Приметил Илья, в окошко глянув, вышел отец провожать странника, довел до ворот, остановились они. Разговаривают о чем-то. Отец голову опустил, а странник время от времени на избу взгляд бросает. Постояли, поговорили. Развел руками странник, вышел за ворота, повернулся к Ивану, поклонился в пояс, и пошел себе далее, лучшую долю искать. Горько стало мальчику, ох, и горько…
А раз как-то, едва год начался, снег еще не везде сошел, едва-едва первая зелень показалась на обширных проталинах, голос зычный на дворе раздался: «Отворяй, хозяин!», и удар в дверь, да такой, что чуть с петель не слетела, даром что не заперта была.

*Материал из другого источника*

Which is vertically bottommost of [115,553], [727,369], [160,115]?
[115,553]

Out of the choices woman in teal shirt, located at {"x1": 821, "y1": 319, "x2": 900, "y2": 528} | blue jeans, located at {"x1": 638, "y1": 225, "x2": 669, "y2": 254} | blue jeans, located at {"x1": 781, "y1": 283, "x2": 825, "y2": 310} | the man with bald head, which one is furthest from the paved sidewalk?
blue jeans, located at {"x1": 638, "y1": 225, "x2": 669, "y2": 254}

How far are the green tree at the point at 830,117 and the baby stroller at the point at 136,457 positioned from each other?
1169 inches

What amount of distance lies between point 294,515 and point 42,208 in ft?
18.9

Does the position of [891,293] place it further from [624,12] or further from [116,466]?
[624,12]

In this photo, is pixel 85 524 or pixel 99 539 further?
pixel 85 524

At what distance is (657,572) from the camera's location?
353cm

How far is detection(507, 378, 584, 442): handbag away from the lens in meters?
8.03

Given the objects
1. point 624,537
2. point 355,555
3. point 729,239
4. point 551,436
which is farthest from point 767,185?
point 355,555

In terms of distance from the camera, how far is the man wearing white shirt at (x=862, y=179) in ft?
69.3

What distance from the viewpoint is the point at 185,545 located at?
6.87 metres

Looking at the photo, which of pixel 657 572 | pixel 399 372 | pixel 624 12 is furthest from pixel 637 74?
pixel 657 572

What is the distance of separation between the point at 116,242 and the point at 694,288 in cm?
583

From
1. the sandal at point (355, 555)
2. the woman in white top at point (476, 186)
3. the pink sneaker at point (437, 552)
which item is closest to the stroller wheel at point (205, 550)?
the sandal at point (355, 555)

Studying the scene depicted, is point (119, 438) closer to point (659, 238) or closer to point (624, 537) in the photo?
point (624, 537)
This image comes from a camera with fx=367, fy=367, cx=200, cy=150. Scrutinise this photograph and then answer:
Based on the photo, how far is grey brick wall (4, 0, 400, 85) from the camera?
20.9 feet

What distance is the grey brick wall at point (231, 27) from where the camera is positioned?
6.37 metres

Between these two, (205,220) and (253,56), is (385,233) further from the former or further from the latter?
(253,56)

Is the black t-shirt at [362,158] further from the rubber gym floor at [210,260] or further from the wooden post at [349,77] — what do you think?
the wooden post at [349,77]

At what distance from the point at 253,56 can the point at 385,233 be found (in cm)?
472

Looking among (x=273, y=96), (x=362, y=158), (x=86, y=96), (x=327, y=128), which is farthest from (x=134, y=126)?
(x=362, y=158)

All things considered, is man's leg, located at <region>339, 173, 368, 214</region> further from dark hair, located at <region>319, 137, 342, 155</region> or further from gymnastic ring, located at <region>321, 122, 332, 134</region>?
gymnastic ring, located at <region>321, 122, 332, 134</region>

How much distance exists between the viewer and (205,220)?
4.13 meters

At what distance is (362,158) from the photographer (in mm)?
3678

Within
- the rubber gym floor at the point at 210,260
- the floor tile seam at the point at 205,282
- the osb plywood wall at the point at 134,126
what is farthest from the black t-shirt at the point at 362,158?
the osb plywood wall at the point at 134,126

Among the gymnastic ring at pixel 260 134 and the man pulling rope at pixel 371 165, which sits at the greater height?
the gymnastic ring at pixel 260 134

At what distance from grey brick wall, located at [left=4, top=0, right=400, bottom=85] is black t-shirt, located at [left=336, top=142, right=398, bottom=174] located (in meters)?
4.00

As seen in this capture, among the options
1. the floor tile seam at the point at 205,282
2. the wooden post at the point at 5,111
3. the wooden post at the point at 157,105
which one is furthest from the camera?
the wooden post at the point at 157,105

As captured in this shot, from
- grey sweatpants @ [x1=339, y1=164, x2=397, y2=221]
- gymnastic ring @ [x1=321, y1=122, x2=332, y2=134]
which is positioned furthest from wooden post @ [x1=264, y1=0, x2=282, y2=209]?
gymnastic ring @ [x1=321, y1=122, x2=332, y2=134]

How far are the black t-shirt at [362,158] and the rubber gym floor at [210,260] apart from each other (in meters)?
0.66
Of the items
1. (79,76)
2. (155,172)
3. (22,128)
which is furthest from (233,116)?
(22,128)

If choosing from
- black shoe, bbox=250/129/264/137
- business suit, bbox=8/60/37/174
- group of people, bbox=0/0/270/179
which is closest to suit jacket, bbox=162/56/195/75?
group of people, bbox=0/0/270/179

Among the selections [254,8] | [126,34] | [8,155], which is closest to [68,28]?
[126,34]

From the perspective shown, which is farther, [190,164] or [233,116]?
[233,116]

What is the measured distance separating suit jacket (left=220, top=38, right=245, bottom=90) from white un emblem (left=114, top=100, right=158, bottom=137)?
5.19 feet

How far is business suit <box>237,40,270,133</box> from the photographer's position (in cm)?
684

Иван и Ефросинья о ту пору дома были. Вздохнули, переглянулись. Ефросинья из горницы прочь вышла, Иван у стола встал. В проем вошел, — у Ильи аж дыхание перехватило, — богатырь, как в сказках деды описывали: статный, в плечах широкий, усы и борода густые, нос картошкой, глаза суровые, в кольчуге и при мече, щит за спиной. Не спросясь, отодвинул Ивана в сторону, сел на лавку, на Илью глянул. Тут второй в избу прошмыгнул, ровно лиса. Невысокий, шапка неразбери поймешь, с головы свесилась, не понятно, как и держится, кафтан потрепанный, сам худосочный, сумка на боку. И что еще Илье запомнилось, — все остальное как-то поблекло, — нос длинный, острый, что твоя стрела.
— Стало быть, сын у тебя в возраст вошел, а потому двойная подать с тебя причитается. Надел твой того же размера остался, а вот рук рабочих прибавилось, — сорокой прострекотал остроносый и на Ивана уставился. Хищником смотрит.
Помолчал хозяин, потом вздохнул тяжело и ответствовал, с горечью в голосе.
— Верно ты сказал, вошел сынок в возраст. Да только вот рук рабочих не прибавилось, беда с ним приключилась, обезножел он. Ходить не может, куда там с сохой управляться.
— Обезножел он, или нет, до нас это не касается. Сегодня он, может, и не ходит, а что завтра будет, про то никому не ведомо. Позови знахаря, заплати — не поскупись, и вся недолга.
— Не первый день бедствуем. Не помогли ни знахари, ни знахарки. Одна только и осталась надежда, что на чудо.
— А хоть бы и так. Чудо — так чудо. Только зю до твоих забот дела нет, у него своих хватает. Пользуешься землей, что дружина посадская от ворогов оберегает, плати, сколько сказано. Хочешь, мехом плати, а не то — деньгами… Добром не заплатишь…
Посуровел Иван, нахмурился. Туча тучей стоит, кулаки сжал. Что-то сейчас будет!..
— Что, селянин, на кулачки переведаться хочешь? — раздался голос богатыря. Не насмешливый, будничный, даже вроде как усталый. — Ну так пойдем на двор, потешимся. В избе, оно не сподручно как-то…
Не обидела Ивана природа силушкою, ну да и в дружину посадскую не с дороги берут. Молодцы там — что твои быки, к потехам ратным привычные, не токмо что себя в обиду не дадут, сами кого хочешь обидят. Их голым кулаком и видом суровым не испугать, — не то видели…
Опустил голову Иван.
— Не охотник я, нет у меня мехов.
Вышел из горницы, вернулся с тряпицей сложенной. Развернул, достал два кружка блестящих, на стол положил.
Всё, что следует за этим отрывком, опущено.